I have always admired a croquembouche for its structure, beauty and ease of eating. I have been wanting to try it for a long time and I finally had the perfect opportunity to stretch myself and make it for my best friend's 21st birthday.
I did a lot of research on different methods and recipes and finally asked my aunt for her choux pastry and it was perfect! (She makes killer eclairs) I spent about 3 days completing the recipe, about 3 hours each day. I decided to bake the choux pastry on the coolest day of the week so that heat wouldn't affect the puffing up of the choux pastry. After I baked them, I put them in a bag and froze them tilI I needed to assemble the croquembouche.
I made the custard the day before the party and kept it in the fridge covered with cling wrap till I was ready to assemble and I made the caramel right before assembly.
The croquembouche was devoured over a couple hours by all the party guests. We left it out for people to walk past and just grab as they wanted...and they came back for seconds and thirds... They are definately quite moreish!
When making a croquembouche, I do suggest making enough for each guest to have at least 3 or 4.
So I tripled the recipe and ended up with 150 pastries.

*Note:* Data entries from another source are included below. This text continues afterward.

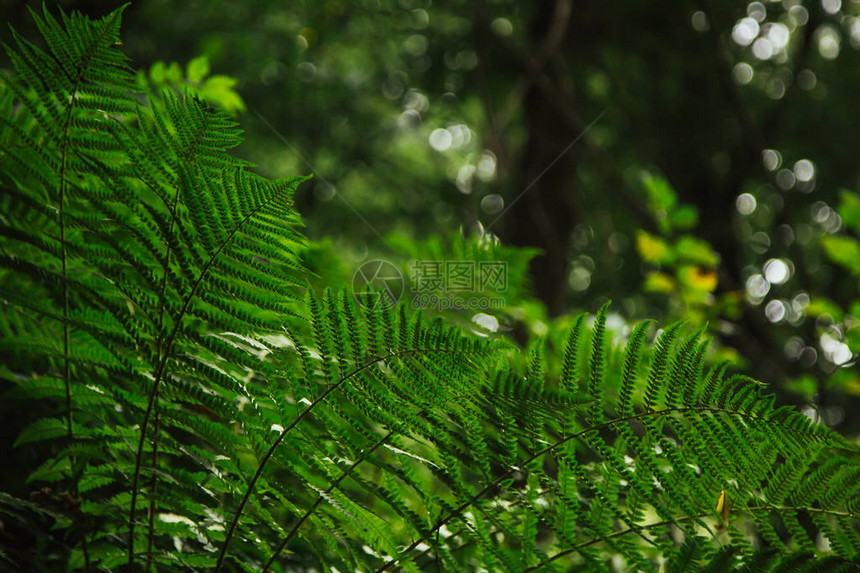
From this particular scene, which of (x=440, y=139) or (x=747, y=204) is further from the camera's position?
(x=440, y=139)

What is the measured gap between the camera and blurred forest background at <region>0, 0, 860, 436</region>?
312 centimetres

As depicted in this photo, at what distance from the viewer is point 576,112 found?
3037 mm

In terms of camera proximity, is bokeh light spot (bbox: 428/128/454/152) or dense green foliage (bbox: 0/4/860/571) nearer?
dense green foliage (bbox: 0/4/860/571)

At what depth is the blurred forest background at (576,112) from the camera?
3.12 m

So the recipe for the choux pastry will make about 50 small pastries, but the custard and caramel makes for 150.
Choux Pastry
Ingredients
125ml of Oil
1 cup flour
1 cup boiling water
4 large eggs
1 egg for egg wash
What I did:
325ml of oil
3 cups flour
3 cups boiling water
12 large eggs
2 eggs of egg wash
Method
Preheat the oven to 220°
Place oil and boiling water into a pot and bring to a boil.
Using a wooden spoon, add flour into the mix all at once and stir until it's a tight ball.
Take off heat and leave to cool.
Put into a mixer and mix one egg in at a time until it's glossy.
Place into a piping bag with a normal circular nozzle.
Grease a flat baking tray and pipe each choux pastry. Start out wider and then pipe up into a cone shape.
Wet the tip of your finger with water to flatten the tip.
Egg wash each one.
Bake for 10min at 220°
Then turn heat down and bake for 20min at 190°. It's important not to open the oven in this time AT ALL until the time is up.
Custard
Ingredients
6 cups of milk
2 vanilla beans or vanilla paste
18 egg yolks
2 1/4 cups of castor sugar
3/4 cup corn starch
3 tbsp butter
Method
Add milk and vanilla beans to a pot and bring to a boil. Don't forget to mix constantly so the milk doesn't burn.
Take the pot off the heat and leave to cool for 15min and then remove the vanilla beans. You can pour into a jug to cool as you need to use the milk in two batches.
In another bowl beat the 18 egg yolks and castor sugar until a pale yellow colour.
Add the corn starch and beat until combined.
Mix in half of the milk into the batter first and then add the rest of milk
Return the pot to the stove with the batter and on a medium heat whisk for 7-10min until the mixture begins to thicken.
Add butter in small blocks and mix in.
Place in a bowl and lay cling wrap onto the surface of the mixture to prevent a skin forming.
Place in fridge for at least 2 hours. (I left it in over night)
Caramel
Ingredients
2 cups of brown sugar
2 tbsp of butter
splash of cream
Method
Melt sugar in a pan, mix to ensure it doesn't burn.
Once all the sugar is dissolved, add in the butter slowly.
Splash in cream and mix.
Take off heat.
Assembly
Place custard in a piping bag with a long nozzle.
Make a hole in the bottom of each pastry, big enough to fit the nozzle.
Fill each one with custard and dip the top in caramel.
Place on a plate or cake tier starting with a big circle and slowly layering up into a cone shape.
Drizzle the left over caramel over the croquembouche.
Store in fridge until ready to eat. (I left it in the fridge for about 6 hours).